Machine Learning Job Interview Warm‑Up: 30 Real Coding & System‑Design Questions

12 min read

Machine learning is fuelling innovation across every industry, from healthcare to retail to financial services. As organisations look to harness large datasets and predictive algorithms to gain competitive advantages, the demand for skilled ML professionals continues to soar. Whether you’re aiming for a machine learning engineer role or a research scientist position, strong interview performance can open doors to dynamic projects and fulfilling careers.

However, machine learning interviews differ from standard software engineering ones. Beyond coding proficiency, you’ll be tested on algorithms, mathematics, data manipulation, and applied problem-solving skills. Employers also expect you to discuss how to deploy models in production and maintain them effectively—touching on MLOps or advanced system design for scaling model inferences.

In this guide, we’ve compiled 30 real coding & system‑design questions you might face in a machine learning job interview. From linear regression to distributed training strategies, these questions aim to test your depth of knowledge and practical know‑how. And if you’re ready to find your next ML opportunity in the UK, head to www.machinelearningjobs.co.uk—a prime location for the latest machine learning vacancies.

Let’s dive in and gear up for success in your forthcoming interviews.

1. Why Machine Learning Interview Preparation Matters

Machine learning spans software engineering, statistics, and domain-specific knowledge. Proper interview prep ensures you can elegantly demonstrate this unique skill set, boosting your chances of landing a standout ML role. Here’s why it’s crucial:

  1. Demonstrate Technical Breadth & Depth

    • Interviewers want to see you can discuss everything from feature engineering and model training to performance metrics and distributed computing.

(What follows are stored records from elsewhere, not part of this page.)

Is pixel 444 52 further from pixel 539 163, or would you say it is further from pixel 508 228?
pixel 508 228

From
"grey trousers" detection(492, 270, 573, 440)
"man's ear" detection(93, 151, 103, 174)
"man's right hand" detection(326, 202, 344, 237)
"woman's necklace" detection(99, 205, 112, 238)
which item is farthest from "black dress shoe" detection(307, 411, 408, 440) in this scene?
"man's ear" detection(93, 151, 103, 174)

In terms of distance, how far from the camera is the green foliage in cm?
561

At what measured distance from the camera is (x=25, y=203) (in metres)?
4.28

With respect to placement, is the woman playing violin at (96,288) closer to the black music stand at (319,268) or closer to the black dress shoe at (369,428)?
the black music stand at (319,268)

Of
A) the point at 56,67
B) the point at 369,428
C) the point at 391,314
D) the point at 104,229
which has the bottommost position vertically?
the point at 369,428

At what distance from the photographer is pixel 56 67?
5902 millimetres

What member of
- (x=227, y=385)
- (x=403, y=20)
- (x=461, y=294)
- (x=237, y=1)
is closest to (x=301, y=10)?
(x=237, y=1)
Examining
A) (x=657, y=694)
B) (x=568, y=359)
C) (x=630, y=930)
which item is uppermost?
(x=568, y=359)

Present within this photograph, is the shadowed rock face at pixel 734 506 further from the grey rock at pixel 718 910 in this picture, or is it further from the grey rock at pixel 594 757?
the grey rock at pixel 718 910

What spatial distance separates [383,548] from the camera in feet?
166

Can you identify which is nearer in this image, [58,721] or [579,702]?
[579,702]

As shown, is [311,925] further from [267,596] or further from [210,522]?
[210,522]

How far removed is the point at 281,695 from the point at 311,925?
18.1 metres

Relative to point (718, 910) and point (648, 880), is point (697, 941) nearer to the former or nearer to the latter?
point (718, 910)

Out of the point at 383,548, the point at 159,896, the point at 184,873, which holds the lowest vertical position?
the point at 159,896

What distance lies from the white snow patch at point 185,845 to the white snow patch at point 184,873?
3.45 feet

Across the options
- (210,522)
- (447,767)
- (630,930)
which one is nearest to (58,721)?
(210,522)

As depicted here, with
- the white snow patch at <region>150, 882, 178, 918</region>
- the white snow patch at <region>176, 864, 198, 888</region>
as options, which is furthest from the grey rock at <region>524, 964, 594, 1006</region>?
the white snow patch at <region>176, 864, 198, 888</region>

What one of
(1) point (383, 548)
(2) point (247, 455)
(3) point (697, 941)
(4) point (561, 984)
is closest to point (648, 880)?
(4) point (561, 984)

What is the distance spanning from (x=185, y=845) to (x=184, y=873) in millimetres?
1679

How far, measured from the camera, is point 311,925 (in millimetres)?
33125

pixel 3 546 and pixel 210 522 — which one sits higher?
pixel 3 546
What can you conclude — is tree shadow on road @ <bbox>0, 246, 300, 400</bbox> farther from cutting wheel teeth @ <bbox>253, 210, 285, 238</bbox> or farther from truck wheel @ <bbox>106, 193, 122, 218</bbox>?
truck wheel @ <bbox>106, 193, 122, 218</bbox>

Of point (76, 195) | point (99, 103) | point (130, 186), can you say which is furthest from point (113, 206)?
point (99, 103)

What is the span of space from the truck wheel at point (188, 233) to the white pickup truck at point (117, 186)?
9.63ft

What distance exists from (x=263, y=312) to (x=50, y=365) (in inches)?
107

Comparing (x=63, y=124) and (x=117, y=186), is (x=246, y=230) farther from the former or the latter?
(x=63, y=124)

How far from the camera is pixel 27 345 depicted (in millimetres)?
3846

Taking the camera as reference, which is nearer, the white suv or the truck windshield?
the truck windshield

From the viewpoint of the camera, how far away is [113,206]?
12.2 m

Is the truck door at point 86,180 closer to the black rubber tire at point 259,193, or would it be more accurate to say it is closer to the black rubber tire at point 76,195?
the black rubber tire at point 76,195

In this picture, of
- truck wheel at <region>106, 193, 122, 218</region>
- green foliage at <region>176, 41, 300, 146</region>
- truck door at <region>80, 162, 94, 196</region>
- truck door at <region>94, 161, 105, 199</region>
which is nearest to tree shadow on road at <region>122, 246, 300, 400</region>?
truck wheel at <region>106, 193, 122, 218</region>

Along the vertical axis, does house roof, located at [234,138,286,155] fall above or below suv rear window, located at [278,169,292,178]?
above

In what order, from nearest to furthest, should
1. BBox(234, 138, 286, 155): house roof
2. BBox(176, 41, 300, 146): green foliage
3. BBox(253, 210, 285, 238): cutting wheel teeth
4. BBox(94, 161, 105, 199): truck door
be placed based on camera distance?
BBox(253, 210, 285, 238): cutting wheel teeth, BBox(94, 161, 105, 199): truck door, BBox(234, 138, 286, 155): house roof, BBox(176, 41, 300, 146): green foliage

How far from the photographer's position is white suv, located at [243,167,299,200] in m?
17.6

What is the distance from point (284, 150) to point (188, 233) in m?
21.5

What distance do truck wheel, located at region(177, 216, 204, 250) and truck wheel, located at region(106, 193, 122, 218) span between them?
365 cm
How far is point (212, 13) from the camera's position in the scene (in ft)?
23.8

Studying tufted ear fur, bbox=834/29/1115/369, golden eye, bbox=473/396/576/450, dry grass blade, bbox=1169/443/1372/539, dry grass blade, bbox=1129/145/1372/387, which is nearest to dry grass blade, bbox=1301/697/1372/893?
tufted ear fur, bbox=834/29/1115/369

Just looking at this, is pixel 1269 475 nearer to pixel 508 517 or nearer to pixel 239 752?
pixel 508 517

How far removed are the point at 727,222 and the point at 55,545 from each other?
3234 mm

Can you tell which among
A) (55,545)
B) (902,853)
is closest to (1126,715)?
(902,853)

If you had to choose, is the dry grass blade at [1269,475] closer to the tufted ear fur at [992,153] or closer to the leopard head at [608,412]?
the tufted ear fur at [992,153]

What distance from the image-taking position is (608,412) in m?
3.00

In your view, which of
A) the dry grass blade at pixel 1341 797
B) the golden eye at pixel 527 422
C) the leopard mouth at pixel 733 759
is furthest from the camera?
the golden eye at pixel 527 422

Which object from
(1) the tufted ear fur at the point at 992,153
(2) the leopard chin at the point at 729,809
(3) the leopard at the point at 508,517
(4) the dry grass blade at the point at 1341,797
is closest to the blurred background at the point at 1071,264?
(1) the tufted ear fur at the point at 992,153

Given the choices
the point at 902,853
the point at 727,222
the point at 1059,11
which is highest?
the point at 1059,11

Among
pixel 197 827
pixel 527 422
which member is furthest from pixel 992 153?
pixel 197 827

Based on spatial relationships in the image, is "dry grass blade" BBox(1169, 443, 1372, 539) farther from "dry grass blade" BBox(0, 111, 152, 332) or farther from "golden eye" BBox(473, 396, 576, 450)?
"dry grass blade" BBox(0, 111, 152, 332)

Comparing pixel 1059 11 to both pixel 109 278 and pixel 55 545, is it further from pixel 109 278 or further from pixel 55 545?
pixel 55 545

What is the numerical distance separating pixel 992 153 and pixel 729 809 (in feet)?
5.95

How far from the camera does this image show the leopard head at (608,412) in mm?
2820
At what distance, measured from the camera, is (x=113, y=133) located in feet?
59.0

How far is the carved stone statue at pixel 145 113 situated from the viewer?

    • You’ll need to handle fundamental concepts (e.g., gradient descent, overfitting, cross‑validation) and more advanced topics (e.g., neural architectures, interpretability).

  2. Show Real‑World Application Skills

    • Employers value the ability to produce actual results, not just theoretical knowledge.

    • Expect questions about scalability, model deployment, and how you’d handle messy or unbalanced data.

  3. Highlight Problem‑Solving Approach

    • ML projects often involve ill‑defined problems with ambiguous data or shifting requirements.

    • Interviewers pay attention to how you decompose tasks, test assumptions, and iterate rapidly.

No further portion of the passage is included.